PARTE DE GAIA
Casi sin darme cuenta he tejido una
vida de verde y agua, de azul y cielo en una parcela antes yerma. Y han crecido
caléndulas, amapolas y lirios. Luego he cultivado amistad en girasoles,
añoranzas en hortensias, sicómoros y abedules. La esperanza la he puesto en
surcos entre la pena blanca y el llanto azul.

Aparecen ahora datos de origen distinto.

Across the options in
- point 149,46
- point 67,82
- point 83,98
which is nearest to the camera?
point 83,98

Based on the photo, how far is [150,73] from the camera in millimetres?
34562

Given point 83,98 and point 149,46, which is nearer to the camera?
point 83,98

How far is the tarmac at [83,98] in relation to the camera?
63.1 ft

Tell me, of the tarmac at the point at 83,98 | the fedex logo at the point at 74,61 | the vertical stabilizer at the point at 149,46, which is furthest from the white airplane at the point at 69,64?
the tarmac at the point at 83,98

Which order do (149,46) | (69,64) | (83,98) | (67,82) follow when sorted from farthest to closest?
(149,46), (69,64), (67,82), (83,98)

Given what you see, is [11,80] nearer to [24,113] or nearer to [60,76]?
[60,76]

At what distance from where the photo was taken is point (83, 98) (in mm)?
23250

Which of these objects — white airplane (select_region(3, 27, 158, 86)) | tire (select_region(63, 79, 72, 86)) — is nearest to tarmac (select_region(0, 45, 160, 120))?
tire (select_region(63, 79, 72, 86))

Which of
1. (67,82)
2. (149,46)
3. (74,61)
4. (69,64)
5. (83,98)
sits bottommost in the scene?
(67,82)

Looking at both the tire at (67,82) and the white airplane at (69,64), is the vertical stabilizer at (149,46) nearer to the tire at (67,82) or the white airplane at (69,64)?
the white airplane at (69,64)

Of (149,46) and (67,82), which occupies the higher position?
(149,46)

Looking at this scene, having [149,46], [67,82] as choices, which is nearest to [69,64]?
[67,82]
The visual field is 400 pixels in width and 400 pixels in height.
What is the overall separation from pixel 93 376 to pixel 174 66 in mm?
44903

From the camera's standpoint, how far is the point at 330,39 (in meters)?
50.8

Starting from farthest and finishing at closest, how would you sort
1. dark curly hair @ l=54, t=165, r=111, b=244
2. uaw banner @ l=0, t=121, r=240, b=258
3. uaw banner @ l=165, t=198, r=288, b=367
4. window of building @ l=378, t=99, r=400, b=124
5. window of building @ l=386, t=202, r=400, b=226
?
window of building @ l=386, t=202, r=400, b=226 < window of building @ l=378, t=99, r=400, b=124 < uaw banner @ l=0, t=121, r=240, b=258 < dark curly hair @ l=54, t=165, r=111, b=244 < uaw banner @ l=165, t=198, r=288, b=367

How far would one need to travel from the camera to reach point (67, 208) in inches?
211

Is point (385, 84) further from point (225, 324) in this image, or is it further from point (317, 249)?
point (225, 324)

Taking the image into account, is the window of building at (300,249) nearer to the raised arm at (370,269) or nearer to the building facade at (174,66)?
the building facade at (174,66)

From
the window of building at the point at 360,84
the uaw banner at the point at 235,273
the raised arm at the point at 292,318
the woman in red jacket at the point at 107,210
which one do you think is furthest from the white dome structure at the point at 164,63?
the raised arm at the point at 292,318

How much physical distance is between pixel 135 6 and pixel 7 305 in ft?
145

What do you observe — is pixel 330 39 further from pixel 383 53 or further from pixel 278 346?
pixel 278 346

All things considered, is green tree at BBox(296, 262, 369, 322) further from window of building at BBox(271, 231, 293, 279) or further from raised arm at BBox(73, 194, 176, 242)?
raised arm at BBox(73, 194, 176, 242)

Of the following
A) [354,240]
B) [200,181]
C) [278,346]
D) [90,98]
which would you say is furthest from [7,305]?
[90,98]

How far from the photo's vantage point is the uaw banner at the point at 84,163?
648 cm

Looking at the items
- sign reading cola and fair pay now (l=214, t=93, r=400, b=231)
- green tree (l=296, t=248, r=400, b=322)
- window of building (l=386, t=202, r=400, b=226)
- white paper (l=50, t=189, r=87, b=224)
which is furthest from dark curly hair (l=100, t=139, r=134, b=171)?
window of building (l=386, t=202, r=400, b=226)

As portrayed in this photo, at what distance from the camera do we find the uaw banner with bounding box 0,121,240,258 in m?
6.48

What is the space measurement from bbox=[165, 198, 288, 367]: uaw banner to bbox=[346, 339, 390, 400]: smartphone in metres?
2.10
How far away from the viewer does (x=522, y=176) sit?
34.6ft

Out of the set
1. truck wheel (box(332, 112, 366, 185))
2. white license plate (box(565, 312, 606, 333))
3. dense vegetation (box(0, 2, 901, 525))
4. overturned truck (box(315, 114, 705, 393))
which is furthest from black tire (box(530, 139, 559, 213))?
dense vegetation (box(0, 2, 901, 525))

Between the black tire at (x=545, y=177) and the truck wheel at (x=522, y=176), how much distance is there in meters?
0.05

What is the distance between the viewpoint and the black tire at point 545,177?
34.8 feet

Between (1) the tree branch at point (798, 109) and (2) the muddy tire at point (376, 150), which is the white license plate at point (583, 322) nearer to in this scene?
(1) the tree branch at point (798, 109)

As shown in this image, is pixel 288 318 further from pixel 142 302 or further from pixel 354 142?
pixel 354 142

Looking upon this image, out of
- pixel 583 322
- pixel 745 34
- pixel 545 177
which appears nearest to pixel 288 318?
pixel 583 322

La he regado con risas, sol, sal
y murmullos de amor.
En otoño estuve atenta al pedrisco a
los negros nubarrones a la cerrazón del olvido y el abandono.
Me dormí en invierno como el oso grande
y bueno en un rincón de la huerta donde la nieve del tiempo me hizo cueva y
cama.
Pero al llegar la primavera, mis
raíces, las raíces de la tierra comenzaron a agitarse, a vibrar, a querer
romper terrones fríos y grietas heladas con el calor de la vida que despuntaba
en sus yemas, savia aún esbozada que crecía en mi interior, que despertaba al
bueno del oso dormido.
Y salí de la madriguera, de la cueva,
del pozo a la superficie, con los ojos medio cerrados pero alegres,
chispeantes, grises, azules a fuerza de mirar el mar lejano, cercano en mi
corazón.
Y los surcos
verdes fueron mi camino, las rosas abrieron pétalos, las madreselvas enredaban
mi corazón y abrían mis ganas de vivir… Los sauces eran alegres, los pájaros
anidaban en mis manos mientras la lluvia de la primavera regaba la huerta, me
regaba entera de agua y de dicha. Y en esos surcos crecía la vida en cientos de
colores que se acoplaban en un tapiz vegetal lleno de ternura.